The Court of International Trade on March 18 said the U.S. government's eight-year delay in demanding surety company Aegis Security Insurance Co. pay a customs bond for Chinese garlic entries was "unreasonable and a breach of contract." Judge Stephen Vaden said that while the six-year statute of limitations runs from the date CBP issues a bill and not the liquidation date, the eight-year delay in issuing the bill violated the "reasonable time requirement," which is an implied contractual term. Vaden also held that Aegis' "impairment of suretyship" defense failed since the surety could have made a claim with its insurer.
The Court of International Trade on March 11 sustained the Commerce Department's remand results excluding importer Crane Resistoflex's ductile iron lap joint flanges from the antidumping duty order on pipe fittings from China. Judge Timothy Stanceu previously remanded the scope ruling on the grounds that it wasn't in a form that could be sustained by the court. Commerce said a Federal Register notice will be published stating that Crane's flanges are outside the order's scope.

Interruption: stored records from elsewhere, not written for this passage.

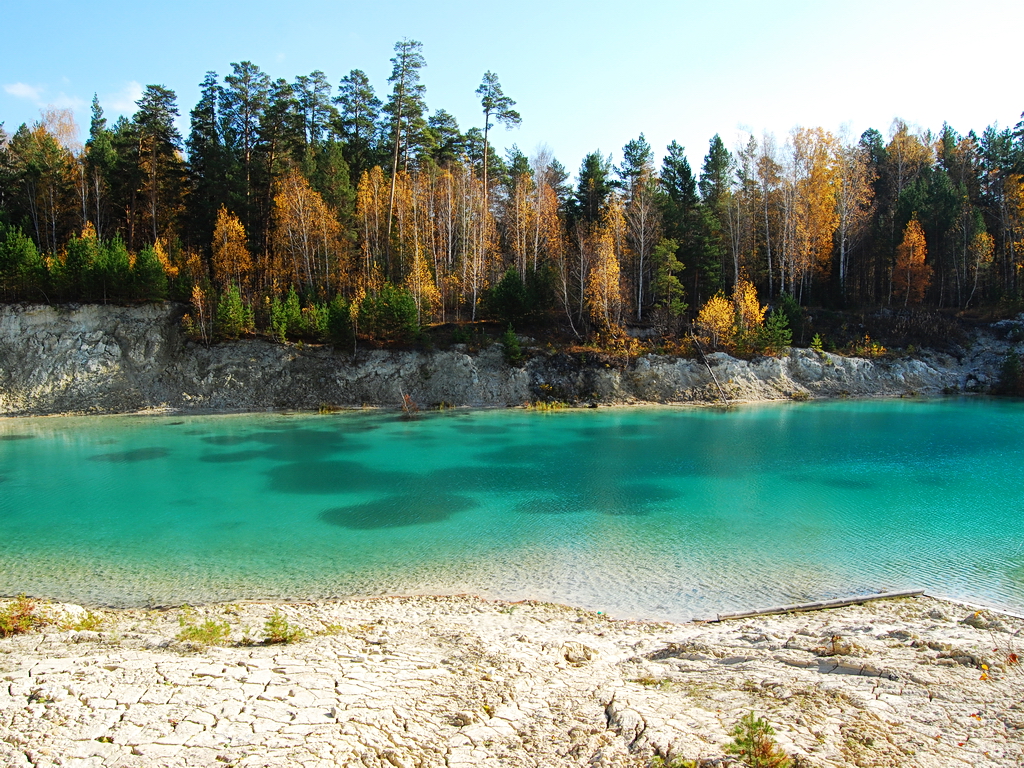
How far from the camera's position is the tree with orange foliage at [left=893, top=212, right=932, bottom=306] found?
47000 mm

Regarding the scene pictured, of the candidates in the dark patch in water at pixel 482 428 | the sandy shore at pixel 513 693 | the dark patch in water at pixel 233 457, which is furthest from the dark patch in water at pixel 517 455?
the sandy shore at pixel 513 693

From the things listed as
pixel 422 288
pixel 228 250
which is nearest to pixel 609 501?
pixel 422 288

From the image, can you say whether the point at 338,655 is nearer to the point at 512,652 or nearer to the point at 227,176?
Answer: the point at 512,652

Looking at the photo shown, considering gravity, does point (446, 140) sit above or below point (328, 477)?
above

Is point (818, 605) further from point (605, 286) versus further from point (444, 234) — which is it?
point (444, 234)

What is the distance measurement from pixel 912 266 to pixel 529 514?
153 ft

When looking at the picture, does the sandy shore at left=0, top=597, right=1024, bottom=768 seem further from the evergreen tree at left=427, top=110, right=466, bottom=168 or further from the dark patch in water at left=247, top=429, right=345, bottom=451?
the evergreen tree at left=427, top=110, right=466, bottom=168

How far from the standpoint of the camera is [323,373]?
133ft

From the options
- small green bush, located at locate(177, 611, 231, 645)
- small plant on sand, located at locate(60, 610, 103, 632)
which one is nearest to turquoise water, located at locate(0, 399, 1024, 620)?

The U.S. Court of Appeals for the Federal Circuit on March 7 sustained CBP's classification of importer RKW Klerks' net wrap products used in hay baling machines under Harmonized Tariff Schedule subheading 6005.39.00 as "warp knit fabric," dutiable at 10%, instead of the importer's subheading of 8433.90.50, as "parts" of harvesting machinery. Judges Richard Taranto, Raymond Chen and Tiffany Cunningham said the net wraps are not "parts" as defined by the HTS since the wraps have "additional function outside the machine." The court added that a "consumable" item, "like bullets in a gun," isn't solely meant for use within the machine "simply because it is used exclusively by the machine."